Copy out the full article below on the song "Something I Wanna Give You," word for word.

[Source text]
- Opening Delimiter -

Single by Sunshine Anderson

from the album Sunshine At Midnight
- Released: December 5, 2006
- Recorded: 2006
- Genre: R&B
- Length: 3:46 (album version)
- Label: Shining Star, Music World Entertainment
- Songwriter(s): Sunshine Anderson

Sunshine Anderson singles chronology
| "'Lunch or Dinner'" (2001) | "Something I Wanna Give You" (2006) | "'Force of Nature'" (2007) |

= Something I Wanna Give You =

Something I Wanna Give You is a song by Sunshine Anderson. The song was used as the lead single of her second album, Sunshine at Midnight.

==Background==
The song was written by Sunshine Anderson and released on December 5, 2006. This song was the first single from Sunshine Anderson in five years as well as her first single on Music World Entertainment and her own record label Shining Star. Leading a 12-track disc, the midtempo single charted at #80 on Hot R&B charts. The song uses horns and drums as the main instruments of the song.

- Closing Delimiter -

[Recorded data]
- Opening Delimiter -

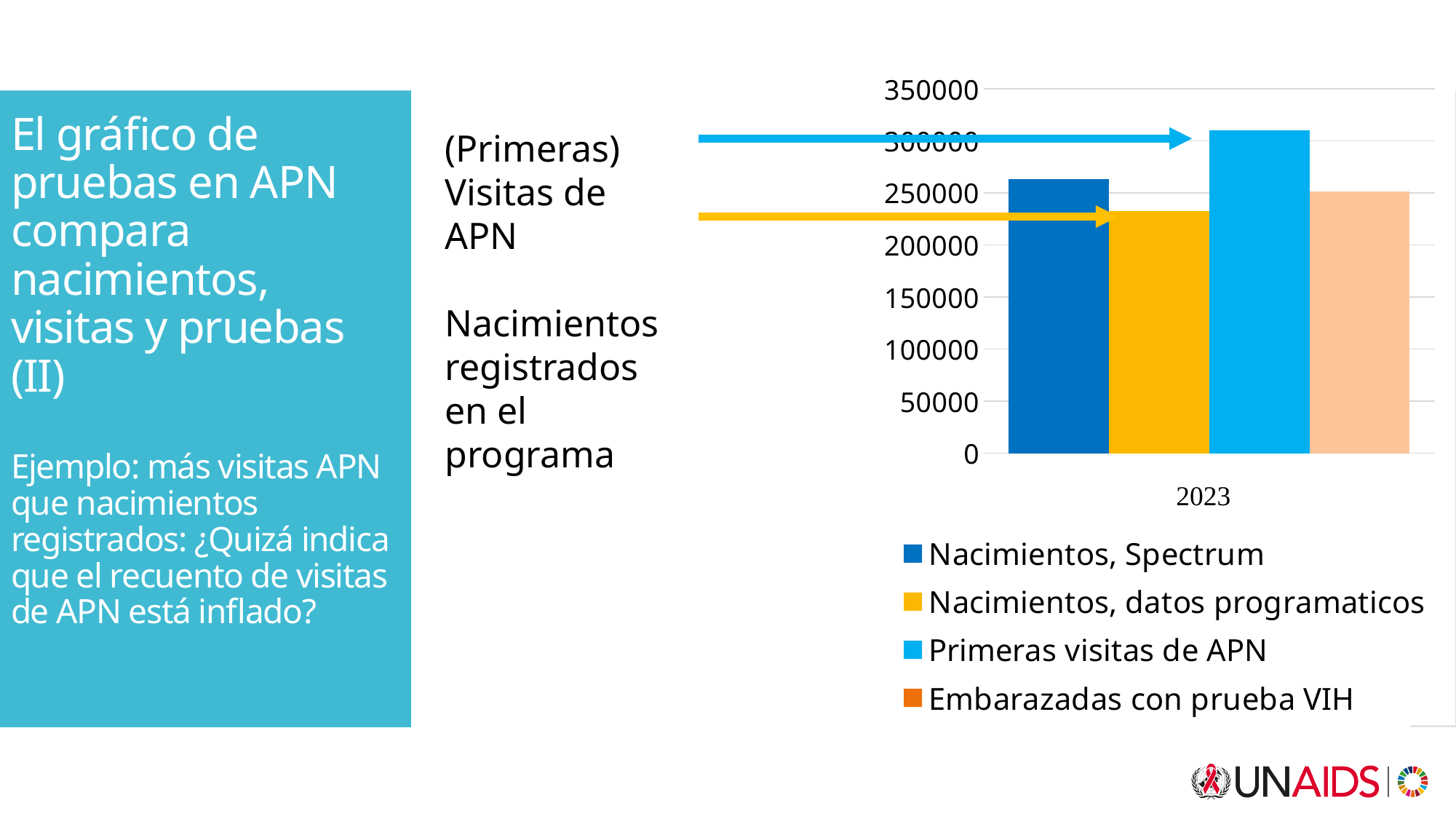
How many series does the chart legend list? 4 How many categories are shown on the x axis of the chart? 1 Which is larger, Nacimientos, Spectrum or Nacimientos, datos programaticos? Nacimientos, Spectrum Which is larger, Primeras visitas de APN or Embarazadas con prueba VIH? Primeras visitas de APN What year is shown as the category label on the x axis of the chart? 2023 Which series has the lowest bar in the chart? Nacimientos, datos programaticos Is the value for Nacimientos, datos programaticos greater or less than 250000? less Is the value for Embarazadas con prueba VIH greater or less than 200000? greater Is the value for Nacimientos, Spectrum greater or less than 250000? greater What kind of chart is shown on the slide? bar chart Which series has the highest bar in the chart? Primeras visitas de APN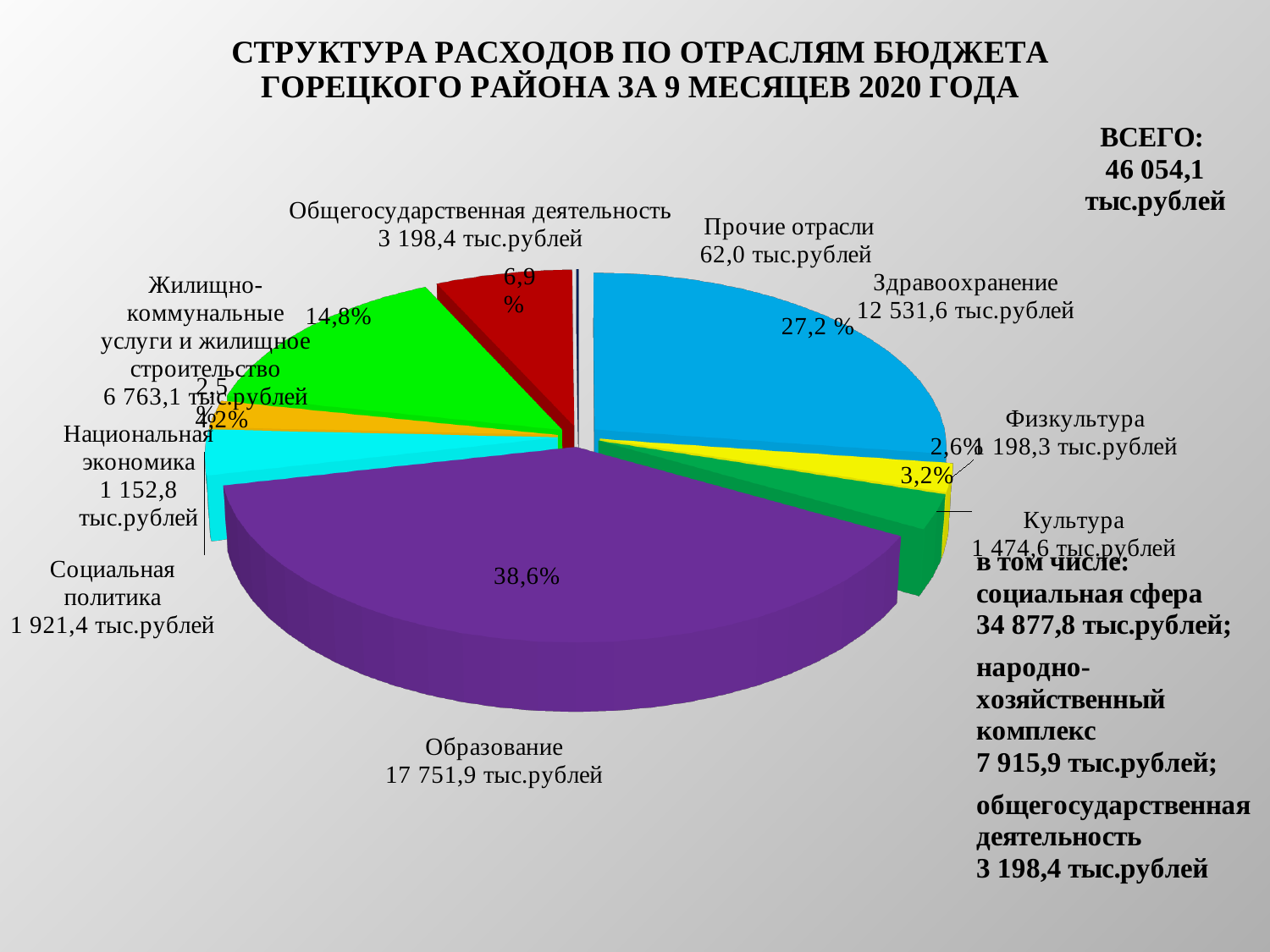
What share of the pie does Образование account for? 38,6% What is the expenditure value for Образование? 17 751,9 тыс.рублей What is the difference between the expenditure for Образование and Здравоохранение? 5 220,3 тыс.рублей What kind of chart is shown on the slide? pie chart What is the expenditure value for Здравоохранение? 12 531,6 тыс.рублей What share of the pie does Здравоохранение account for? 27,2 % How many sectors (slices) does the pie chart show? 9 What is the total expenditure (ВСЕГО) shown on the slide? 46 054,1 тыс.рублей What is the expenditure value for Жилищно-коммунальные услуги и жилищное строительство? 6 763,1 тыс.рублей Which sector has the largest share of expenditure? Образование Which sector has the smallest expenditure? Прочие отрасли What is the expenditure value for Культура? 1 474,6 тыс.рублей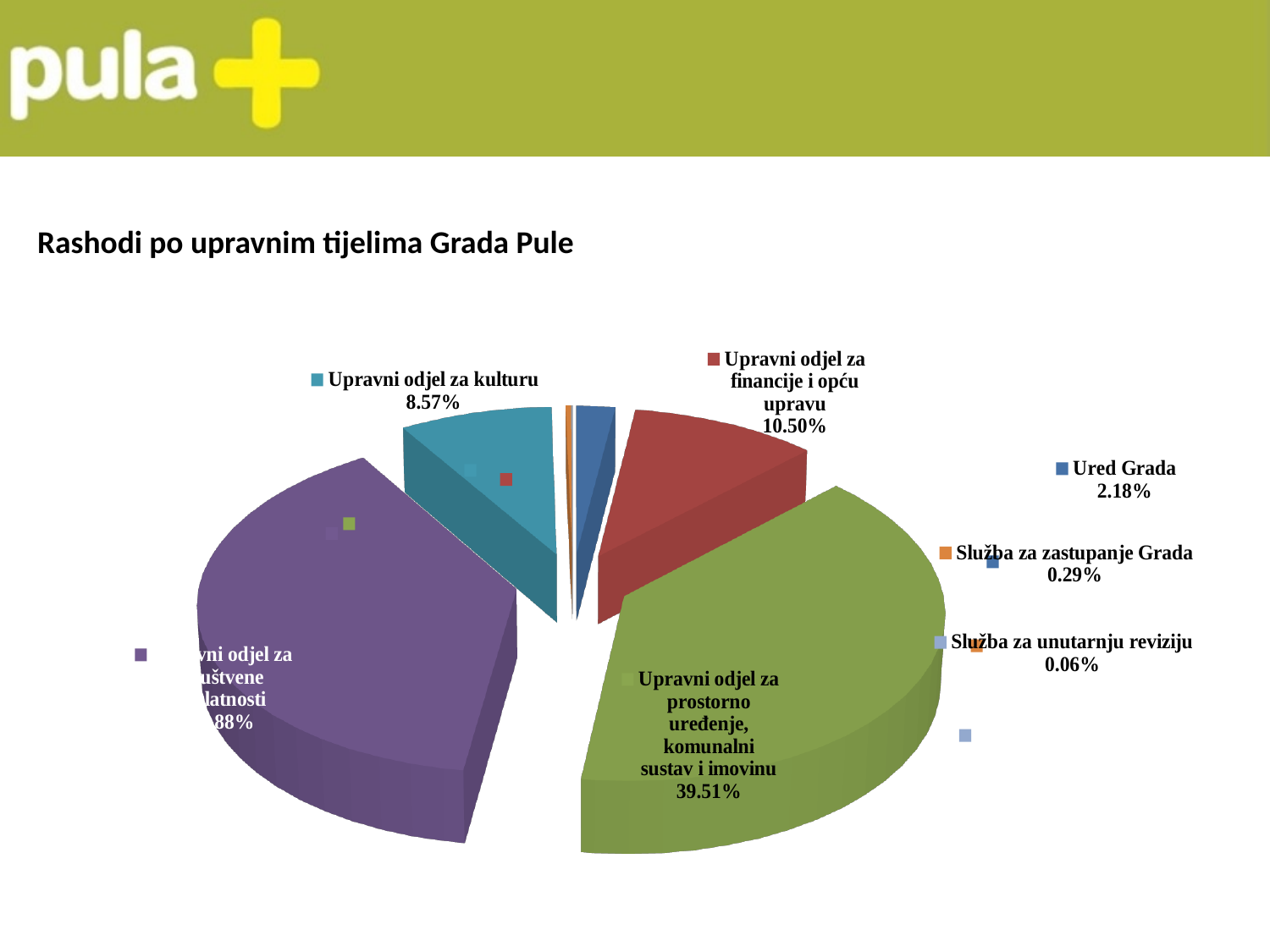
By how many percentage points does the share of Upravni odjel za prostorno uređenje, komunalni sustav i imovinu exceed that of Upravni odjel za financije i opću upravu? 29.01% What percentage is shown for Upravni odjel za financije i opću upravu? 10.50% What kind of chart is shown on the slide? Pie chart What share of the pie does Upravni odjel za kulturu have? 8.57% Which has the larger share: Ured Grada or Služba za zastupanje Grada? Ured Grada What is the title of the chart on the slide? Rashodi po upravnim tijelima Grada Pule How many slices does the pie chart have? 7 What is the difference between the shares of Upravni odjel za financije i opću upravu and Upravni odjel za kulturu? 1.93% What percentage is labelled for Služba za zastupanje Grada? 0.29% What is the value shown for Ured Grada? 2.18% Which category has the smallest share of the pie? Služba za unutarnju reviziju What share is shown for Upravni odjel za prostorno uređenje, komunalni sustav i imovinu? 39.51%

- Closing Delimiter -

[Result below]
Single by Sunshine Anderson

from the album Sunshine At Midnight
- Released: December 5, 2006
- Recorded: 2006
- Genre: R&B
- Length: 3:46 (album version)
- Label: Shining Star, Music World Entertainment
- Songwriter(s): Sunshine Anderson

Sunshine Anderson singles chronology
| "'Lunch or Dinner'" (2001) | "Something I Wanna Give You" (2006) | "'Force of Nature'" (2007) |

= Something I Wanna Give You =

Something I Wanna Give You is a song by Sunshine Anderson. The song was used as the lead single of her second album, Sunshine at Midnight.

==Background==
The song was written by Sunshine Anderson and released on December 5, 2006. This song was the first single from Sunshine Anderson in five years as well as her first single on Music World Entertainment and her own record label Shining Star. Leading a 12-track disc, the midtempo single charted at #80 on Hot R&B charts. The song uses horns and drums as the main instruments of the song.